Industries with more diverse representation spot these gaps sooner. They ask different questions. They build for different use cases. In tech and engineering fields, for example, teams with greater gender diversity see more innovation, better product development, and fewer blind spots.

In security? Those blind spots are costly—not just in market share, but in missed opportunities to make people safer and improve quality of life.

This Isn’t a Lecture. It’s an Observation.

The security industry doesn’t need to be softer.
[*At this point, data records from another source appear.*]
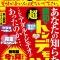 スカトロ - 【スカトロ】昭和の超トンデモAV 素人飲尿ドキュメント編
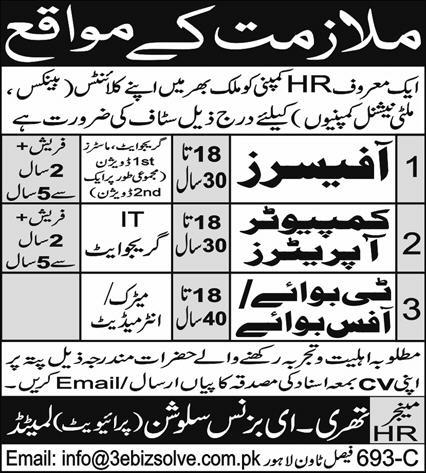 3E Business Solution Private Limited Company Jobs 2021 in Lahore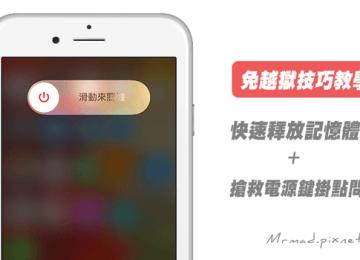 [iPhone/iPad必學技巧]搶救iPhone電源鍵掛點無法關機問題!免按電源鍵也能釋放內存記憶體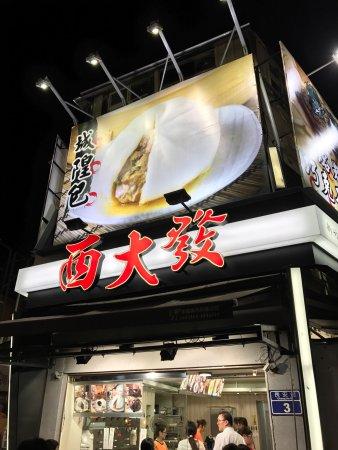 سين تك, تايوان: photo1.jpg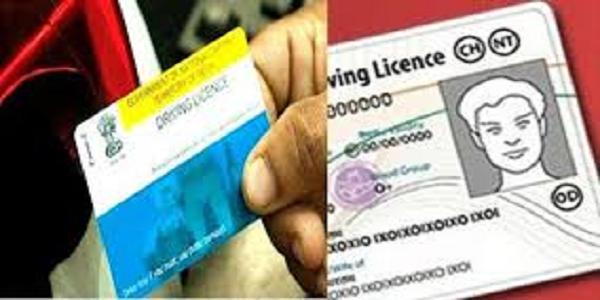 agli-july-se-badle-jayenge-driving-license-aur-rc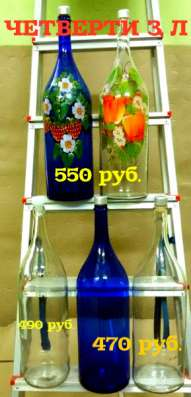 Бутыли 22, 15, 10, 5, 4.5, 3, 2, 1 литр в Томске Фото 5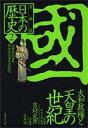 漫画版日本の歴史(2)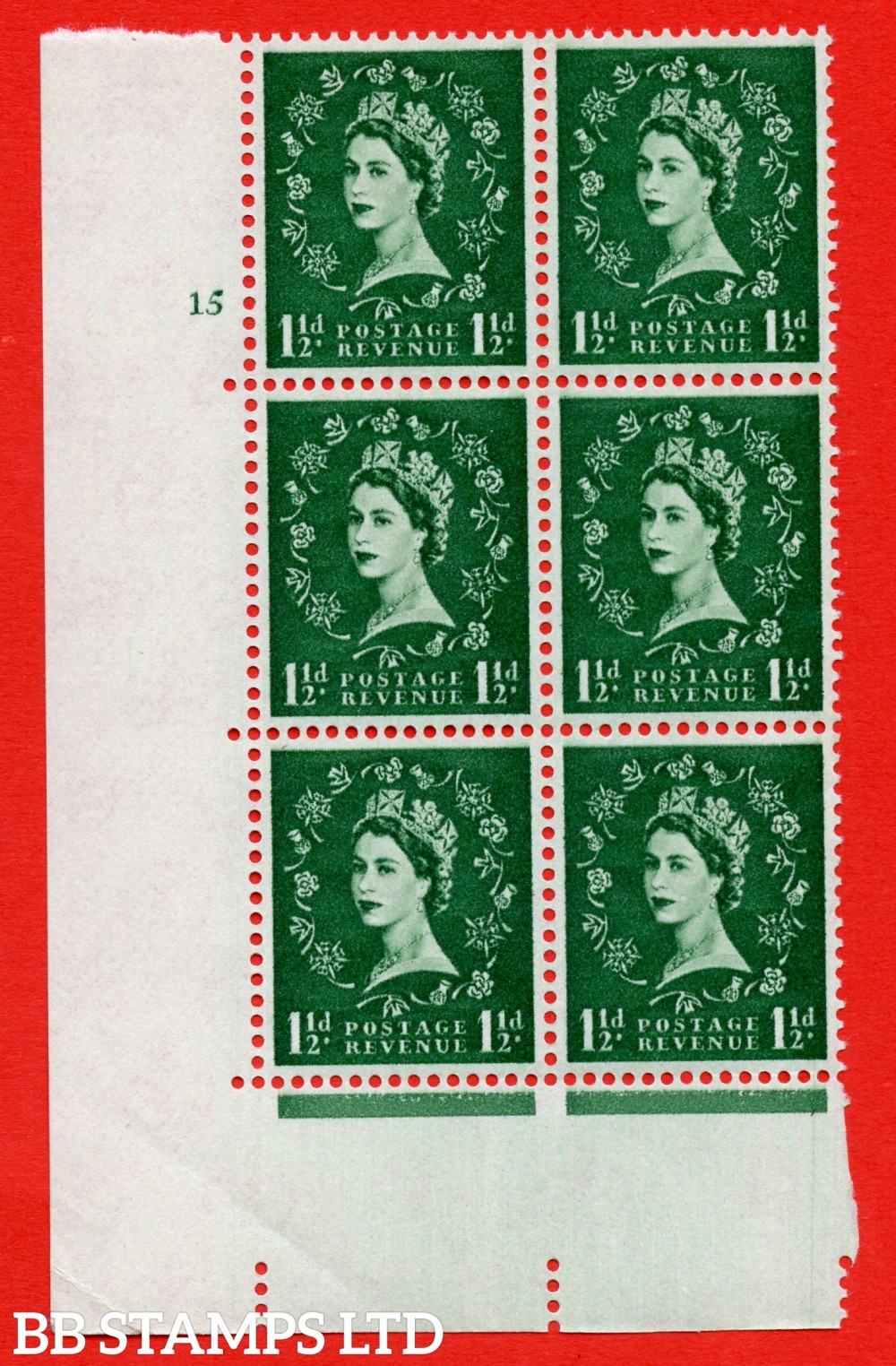 """SG. 572. S28. 1½d Green. A superb UNMOUNTED MINT """" cylinder 15 no dot """" control block of 6 with perf type A E/I. CREAM paper."""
It needs to be sharper—more curious about who it’s protecting, how it’s showing up, and what voices are being left out of the conversation.

Because the thing is: representation doesn’t just change the story. It changes the strategy. It shapes what gets noticed, what gets built, and what gets prioritized.

And when you start to include the voices that haven’t historically been in the room, you don’t just create more inclusive messaging—you uncover opportunities the industry didn’t even know it was missing.

How do you attract more women into the industry?

I’ll leave that to some other genius to answer.

I’m just sharing my observations.

Just to recap…

Representation changes language.
Language changes perception.
Perception changes markets.
Markets change profit.

And if that’s not a compelling reason to get more women in the room, I don’t know what is.

 

 

Sources

¹ Wang, X. (2020). An Analysis of Gender Differences in Emotional Speech Based on TED Talks. Open Journal of Modern Linguistics, 10(4), 528-537.

²: Ahmad, S., Awan, M. S., & Naveed, A. (2024). Gender differences in language use in Talks at Google.